Poppy grabbed Tiffany by the shoulders, stopping just short of shaking her. Maybe she was more wound up than she realized, but she hated being so ineffective. The last time she’d let her partner go in on the job alone, things hadn’t ended well—and Bea was a professional.

“What is it?” Poppy asked, reining herself in.

“You know how you got all mad the other day and said we couldn’t bug you anymore without your permission?”

She didn’t like where this was going. “Ye-es.”

“Well, Asprey might have asked if maybe I’d do it one more time. Just to keep you safe during the heist. You know, in case something happened.”

“Where is it?”

Tiffany pointed at Poppy’s wrist. “He had me sew it into the hem of your ninja suit.”

“Fucking Asprey.” Poppy ripped at her sleeve, not stopping until a tiny round piece of metal not unlike a watch battery fell out. She was about to drop it and crush it under her heel when Tiffany plucked it out of her hand.

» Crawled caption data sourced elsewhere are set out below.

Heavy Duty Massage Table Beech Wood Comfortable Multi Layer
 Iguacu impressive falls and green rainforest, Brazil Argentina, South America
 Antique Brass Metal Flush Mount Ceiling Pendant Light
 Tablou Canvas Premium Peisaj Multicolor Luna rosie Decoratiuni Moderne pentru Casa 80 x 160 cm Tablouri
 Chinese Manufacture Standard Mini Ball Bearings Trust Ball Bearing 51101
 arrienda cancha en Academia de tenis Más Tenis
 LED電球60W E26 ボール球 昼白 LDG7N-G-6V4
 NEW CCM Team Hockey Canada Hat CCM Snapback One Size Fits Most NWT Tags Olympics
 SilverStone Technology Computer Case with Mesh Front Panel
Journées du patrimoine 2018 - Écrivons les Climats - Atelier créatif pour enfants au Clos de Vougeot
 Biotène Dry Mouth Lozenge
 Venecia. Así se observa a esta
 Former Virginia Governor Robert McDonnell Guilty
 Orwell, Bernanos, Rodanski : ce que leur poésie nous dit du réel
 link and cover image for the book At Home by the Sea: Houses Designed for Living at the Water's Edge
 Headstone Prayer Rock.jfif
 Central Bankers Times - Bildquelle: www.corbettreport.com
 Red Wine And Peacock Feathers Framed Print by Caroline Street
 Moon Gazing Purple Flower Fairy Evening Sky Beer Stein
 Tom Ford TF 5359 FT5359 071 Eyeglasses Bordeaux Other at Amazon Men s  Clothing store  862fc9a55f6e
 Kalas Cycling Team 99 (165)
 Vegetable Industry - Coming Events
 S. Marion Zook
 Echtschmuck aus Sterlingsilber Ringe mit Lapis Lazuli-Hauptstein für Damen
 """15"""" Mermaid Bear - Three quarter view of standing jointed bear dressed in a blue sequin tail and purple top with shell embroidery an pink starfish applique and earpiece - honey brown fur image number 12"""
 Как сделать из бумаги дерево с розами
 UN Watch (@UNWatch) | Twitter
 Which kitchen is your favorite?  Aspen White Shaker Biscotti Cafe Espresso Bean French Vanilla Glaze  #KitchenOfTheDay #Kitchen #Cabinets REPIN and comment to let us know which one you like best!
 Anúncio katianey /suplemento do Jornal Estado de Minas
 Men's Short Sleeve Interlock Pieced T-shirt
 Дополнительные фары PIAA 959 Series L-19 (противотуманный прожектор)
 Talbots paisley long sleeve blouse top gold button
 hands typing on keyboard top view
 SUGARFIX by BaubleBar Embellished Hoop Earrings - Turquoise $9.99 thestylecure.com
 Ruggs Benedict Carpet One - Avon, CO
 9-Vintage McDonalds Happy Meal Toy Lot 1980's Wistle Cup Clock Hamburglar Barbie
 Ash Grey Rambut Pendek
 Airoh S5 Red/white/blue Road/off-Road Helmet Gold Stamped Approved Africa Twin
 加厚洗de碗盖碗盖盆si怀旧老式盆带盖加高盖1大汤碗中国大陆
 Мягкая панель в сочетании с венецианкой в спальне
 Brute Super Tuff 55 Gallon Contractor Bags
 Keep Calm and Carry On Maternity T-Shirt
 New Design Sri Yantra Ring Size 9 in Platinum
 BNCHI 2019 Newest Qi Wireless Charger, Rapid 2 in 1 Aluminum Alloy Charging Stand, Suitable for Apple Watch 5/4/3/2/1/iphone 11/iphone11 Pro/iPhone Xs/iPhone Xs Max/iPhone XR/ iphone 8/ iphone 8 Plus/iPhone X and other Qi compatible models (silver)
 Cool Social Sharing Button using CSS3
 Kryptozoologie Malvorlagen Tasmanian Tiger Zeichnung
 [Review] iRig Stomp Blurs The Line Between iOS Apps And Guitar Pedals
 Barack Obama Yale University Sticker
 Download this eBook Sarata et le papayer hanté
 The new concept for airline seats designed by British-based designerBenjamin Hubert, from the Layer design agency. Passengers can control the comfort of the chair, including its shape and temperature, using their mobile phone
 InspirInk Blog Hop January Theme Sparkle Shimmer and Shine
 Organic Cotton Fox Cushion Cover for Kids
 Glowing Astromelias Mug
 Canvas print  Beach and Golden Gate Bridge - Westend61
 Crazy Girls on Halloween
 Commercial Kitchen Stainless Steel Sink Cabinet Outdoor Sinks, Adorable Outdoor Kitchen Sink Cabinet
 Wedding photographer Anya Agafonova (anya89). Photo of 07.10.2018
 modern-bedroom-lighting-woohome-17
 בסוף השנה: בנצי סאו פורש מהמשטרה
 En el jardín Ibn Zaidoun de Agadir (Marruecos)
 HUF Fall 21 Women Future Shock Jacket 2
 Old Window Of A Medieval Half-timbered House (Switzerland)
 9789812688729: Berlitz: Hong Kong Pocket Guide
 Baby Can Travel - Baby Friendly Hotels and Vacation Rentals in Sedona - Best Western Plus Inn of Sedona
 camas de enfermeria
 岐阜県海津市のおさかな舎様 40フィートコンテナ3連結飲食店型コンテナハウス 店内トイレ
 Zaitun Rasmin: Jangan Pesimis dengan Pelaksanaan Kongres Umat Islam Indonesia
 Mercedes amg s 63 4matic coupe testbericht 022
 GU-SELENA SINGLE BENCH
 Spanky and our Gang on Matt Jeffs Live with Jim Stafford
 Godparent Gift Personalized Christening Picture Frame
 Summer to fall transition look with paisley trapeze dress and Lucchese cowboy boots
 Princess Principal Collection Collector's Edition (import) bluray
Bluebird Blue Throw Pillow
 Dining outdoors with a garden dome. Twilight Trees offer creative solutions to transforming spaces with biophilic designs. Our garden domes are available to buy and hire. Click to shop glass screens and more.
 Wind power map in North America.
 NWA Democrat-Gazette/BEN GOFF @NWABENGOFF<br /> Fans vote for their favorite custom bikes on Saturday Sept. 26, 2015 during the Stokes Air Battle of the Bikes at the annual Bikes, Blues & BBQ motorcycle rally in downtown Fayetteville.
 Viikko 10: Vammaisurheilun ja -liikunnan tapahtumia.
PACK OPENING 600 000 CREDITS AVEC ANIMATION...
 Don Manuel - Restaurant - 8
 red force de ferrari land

“It’s a really nice bug. Please don’t.”

Poppy crossed her arms and did her best to look intimidating. “I can’t believe you let him talk you into that—I thought we were
friends
. And how is my being bugged going to help us right now?”

Tiffany smiled and inclined her head to the back entrance of the park, where they’d parked Poppy’s car with all their equipment. “I thought it wasn’t very fair, us keeping tabs on just you—especially after you asked us not to. So I planted one on Asprey too. To make it even.”

Poppy could have kissed her. “Are you serious?”

Tiffany sprang to her feet and began climbing out of the bushes. Poppy followed suit, and they both tried to appear normal as an elderly couple took one look at their strange, unmarked clothes and veered the opposite direction.

“It won’t give us all the answers, but at least we’ll know where he is.”

Poppy breathed a sigh of relief. She didn’t need all the answers—she’d probably never have those. She just needed to know that Asprey was safe.